Gautam Adani is facing perhaps his biggest challenge yet as a small U.S. investment firm accuses his Indian conglomerate of fraud and stock manipulation.

Gautam Adani, chairman and founder of the Adani Group, in Boston last year.Credit...M. Scott Brauer for The New York Times

Louis Vuitton. Tesla. Amazon. The businesses behind the richest people in the world need no introduction. But last year, a name that does not command the same global recognition joined this rarefied list.

The new entrant was the Adani Group, an Indian conglomerate that controls ports, coal mines, food businesses, airports and more. The group’s astronomical rise had given Gautam Adani, its politically connected founder, a fortune of nearly $120 billion, according to Bloomberg, putting him in the company of Bernard Arnault, Elon Musk and Jeff Bezos.

Mr. Adani’s time in that echelon did not last long. Even though he remains enormously wealthy, on paper Mr. Adani has lost half of his wealth, or about $60 billion, in just over a week. And he is facing perhaps the biggest challenge of his career.

Last week, Hindenburg Research, a small investment firm in New York, accused Mr. Adani’s company of “brazen accounting fraud, stock manipulation and money laundering.” The Adani Group has rejected the claims from Hindenburg, which stands to profit if the conglomerate’s shares fall.

On Tuesday Adani Enterprises, Mr.

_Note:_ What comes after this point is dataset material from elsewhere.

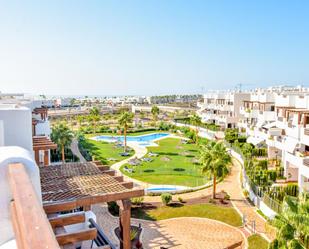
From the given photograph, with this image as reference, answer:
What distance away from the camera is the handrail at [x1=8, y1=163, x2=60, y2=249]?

Adani’s flagship company, raised $2.5 billion by selling new shares to investors, a move in the works before Hindenburg’s report. The sale provided a brief respite from the bad news, and then shares of his companies resumed their descent the next day. The stock of Adani Enterprises sank far below the price range set for investors in the new share offer.

In a surprise move on Wednesday, Adani Enterprises reversed course and said it was scrapping the offering, citing “market volatility.” It said in a statement that it wanted to “protect the interest of its investing community” and would return the money.